# [Task item]
Look through the lines below and extract each one that contains "States".

# [Data to process]
________________________

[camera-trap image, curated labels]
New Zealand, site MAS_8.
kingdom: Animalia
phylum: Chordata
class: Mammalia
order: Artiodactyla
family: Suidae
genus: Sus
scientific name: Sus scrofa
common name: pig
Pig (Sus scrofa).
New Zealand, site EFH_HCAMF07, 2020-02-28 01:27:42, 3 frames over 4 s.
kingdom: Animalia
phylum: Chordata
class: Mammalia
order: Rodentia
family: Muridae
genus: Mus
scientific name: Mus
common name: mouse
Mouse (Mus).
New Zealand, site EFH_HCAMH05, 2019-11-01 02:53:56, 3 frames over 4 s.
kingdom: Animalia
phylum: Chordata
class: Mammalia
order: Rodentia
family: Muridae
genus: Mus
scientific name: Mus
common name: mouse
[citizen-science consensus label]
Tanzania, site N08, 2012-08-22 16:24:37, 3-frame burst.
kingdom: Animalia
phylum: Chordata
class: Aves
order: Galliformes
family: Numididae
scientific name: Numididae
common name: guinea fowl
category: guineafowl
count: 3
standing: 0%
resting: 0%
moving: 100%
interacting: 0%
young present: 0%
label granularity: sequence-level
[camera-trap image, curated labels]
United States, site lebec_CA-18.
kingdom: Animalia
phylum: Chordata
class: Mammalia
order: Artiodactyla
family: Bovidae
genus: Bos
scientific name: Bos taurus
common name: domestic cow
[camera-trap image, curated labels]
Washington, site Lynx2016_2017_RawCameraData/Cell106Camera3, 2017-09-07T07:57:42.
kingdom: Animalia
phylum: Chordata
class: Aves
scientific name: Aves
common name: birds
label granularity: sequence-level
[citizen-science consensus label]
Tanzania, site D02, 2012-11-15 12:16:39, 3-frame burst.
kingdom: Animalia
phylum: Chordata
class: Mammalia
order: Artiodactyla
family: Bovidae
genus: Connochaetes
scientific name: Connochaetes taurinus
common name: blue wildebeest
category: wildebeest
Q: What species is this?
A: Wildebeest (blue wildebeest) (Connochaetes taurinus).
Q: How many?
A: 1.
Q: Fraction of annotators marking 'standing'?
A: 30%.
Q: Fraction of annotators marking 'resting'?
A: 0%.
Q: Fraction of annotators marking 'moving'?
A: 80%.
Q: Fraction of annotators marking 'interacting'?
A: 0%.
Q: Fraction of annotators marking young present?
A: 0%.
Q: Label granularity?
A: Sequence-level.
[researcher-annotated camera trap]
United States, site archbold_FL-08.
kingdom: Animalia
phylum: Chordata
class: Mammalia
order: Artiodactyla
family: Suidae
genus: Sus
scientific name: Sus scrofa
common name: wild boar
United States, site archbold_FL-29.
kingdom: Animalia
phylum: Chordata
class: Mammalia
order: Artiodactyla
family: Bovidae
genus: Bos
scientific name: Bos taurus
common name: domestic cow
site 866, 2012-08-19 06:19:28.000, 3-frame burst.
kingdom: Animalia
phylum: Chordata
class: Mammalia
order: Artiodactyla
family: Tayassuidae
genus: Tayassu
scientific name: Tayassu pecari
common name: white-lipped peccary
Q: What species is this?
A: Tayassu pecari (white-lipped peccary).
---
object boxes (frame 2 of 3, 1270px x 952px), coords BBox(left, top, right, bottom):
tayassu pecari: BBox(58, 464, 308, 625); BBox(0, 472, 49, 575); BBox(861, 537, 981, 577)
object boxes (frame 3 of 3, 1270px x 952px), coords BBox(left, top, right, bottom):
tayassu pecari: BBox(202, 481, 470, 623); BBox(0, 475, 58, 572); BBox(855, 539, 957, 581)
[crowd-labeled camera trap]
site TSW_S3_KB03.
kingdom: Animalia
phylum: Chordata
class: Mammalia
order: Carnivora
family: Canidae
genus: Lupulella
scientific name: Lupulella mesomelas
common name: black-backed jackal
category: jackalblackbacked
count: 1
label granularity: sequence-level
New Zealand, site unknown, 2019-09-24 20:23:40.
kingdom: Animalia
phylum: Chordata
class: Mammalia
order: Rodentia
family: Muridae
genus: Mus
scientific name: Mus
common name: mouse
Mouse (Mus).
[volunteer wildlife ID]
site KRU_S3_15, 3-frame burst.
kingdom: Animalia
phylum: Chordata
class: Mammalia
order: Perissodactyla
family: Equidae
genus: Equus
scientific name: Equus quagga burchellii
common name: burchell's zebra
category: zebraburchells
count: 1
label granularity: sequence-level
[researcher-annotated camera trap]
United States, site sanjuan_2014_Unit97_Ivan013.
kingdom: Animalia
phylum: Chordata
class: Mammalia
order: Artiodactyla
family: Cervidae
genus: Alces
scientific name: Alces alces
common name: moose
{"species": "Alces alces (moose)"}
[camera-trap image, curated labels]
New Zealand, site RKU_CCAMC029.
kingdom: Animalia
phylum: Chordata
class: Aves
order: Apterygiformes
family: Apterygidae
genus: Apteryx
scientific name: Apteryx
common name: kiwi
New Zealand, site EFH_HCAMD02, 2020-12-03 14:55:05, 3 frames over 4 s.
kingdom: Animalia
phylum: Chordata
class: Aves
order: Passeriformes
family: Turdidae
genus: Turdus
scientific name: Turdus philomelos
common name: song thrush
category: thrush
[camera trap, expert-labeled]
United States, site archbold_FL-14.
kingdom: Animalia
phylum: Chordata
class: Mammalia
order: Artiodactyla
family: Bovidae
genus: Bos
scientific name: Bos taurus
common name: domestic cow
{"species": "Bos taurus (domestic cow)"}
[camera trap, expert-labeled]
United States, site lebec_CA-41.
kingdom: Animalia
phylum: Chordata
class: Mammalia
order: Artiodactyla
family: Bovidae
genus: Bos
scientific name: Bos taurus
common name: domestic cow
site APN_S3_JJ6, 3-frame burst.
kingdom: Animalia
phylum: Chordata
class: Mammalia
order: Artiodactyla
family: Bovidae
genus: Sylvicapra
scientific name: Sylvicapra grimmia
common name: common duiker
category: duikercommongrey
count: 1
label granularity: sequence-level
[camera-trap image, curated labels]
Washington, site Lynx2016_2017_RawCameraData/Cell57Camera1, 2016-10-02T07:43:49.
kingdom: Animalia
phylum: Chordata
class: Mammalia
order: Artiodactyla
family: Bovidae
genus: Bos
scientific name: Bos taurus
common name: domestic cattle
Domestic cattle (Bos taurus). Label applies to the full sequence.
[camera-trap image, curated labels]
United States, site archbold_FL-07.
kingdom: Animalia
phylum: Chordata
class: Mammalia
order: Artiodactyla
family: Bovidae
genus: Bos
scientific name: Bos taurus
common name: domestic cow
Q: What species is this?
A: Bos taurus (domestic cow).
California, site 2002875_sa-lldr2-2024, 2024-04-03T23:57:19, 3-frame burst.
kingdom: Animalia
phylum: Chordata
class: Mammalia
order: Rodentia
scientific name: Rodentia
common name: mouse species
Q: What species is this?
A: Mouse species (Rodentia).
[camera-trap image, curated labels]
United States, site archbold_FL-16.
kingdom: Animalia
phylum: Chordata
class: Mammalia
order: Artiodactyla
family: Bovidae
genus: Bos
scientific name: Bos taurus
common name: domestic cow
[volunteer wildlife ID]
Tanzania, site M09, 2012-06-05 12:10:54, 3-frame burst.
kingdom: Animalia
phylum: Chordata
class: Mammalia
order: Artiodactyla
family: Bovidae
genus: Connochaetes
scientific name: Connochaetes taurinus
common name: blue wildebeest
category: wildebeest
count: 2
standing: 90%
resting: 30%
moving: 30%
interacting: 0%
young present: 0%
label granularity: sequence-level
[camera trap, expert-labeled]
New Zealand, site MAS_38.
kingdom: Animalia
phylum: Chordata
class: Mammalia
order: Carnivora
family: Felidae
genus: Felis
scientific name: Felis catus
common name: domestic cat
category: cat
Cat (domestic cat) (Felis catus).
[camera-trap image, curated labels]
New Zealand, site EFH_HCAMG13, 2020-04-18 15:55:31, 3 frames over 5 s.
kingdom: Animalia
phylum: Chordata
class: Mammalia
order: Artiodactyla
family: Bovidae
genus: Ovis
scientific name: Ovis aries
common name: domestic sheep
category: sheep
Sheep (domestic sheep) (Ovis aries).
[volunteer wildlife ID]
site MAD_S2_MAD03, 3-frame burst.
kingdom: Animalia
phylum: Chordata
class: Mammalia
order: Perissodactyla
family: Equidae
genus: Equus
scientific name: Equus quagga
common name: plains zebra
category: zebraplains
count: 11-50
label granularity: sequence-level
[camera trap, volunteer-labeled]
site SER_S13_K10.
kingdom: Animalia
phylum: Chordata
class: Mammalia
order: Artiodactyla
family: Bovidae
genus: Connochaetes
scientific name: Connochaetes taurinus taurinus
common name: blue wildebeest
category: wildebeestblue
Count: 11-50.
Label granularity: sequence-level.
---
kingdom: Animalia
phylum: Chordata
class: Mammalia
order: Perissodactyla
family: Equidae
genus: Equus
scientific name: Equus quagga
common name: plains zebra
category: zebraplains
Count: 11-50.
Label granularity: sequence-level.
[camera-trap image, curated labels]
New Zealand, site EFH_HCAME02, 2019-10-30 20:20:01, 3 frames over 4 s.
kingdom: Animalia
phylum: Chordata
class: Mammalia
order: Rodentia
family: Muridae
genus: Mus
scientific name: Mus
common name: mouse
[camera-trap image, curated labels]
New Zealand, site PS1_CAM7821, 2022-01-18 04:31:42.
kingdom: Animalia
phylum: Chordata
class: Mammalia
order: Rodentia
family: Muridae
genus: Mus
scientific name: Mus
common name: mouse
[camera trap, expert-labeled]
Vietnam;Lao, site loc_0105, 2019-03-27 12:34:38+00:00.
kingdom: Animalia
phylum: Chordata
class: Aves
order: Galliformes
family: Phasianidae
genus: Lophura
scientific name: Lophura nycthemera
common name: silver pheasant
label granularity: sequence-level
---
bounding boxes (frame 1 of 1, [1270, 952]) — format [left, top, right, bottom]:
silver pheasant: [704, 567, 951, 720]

________________________

# [Result of this task]
United States, site lebec_CA-18.
United States, site archbold_FL-08.
United States, site archbold_FL-29.
United States, site sanjuan_2014_Unit97_Ivan013.
United States, site archbold_FL-14.
United States, site lebec_CA-41.
United States, site archbold_FL-07.
United States, site archbold_FL-16.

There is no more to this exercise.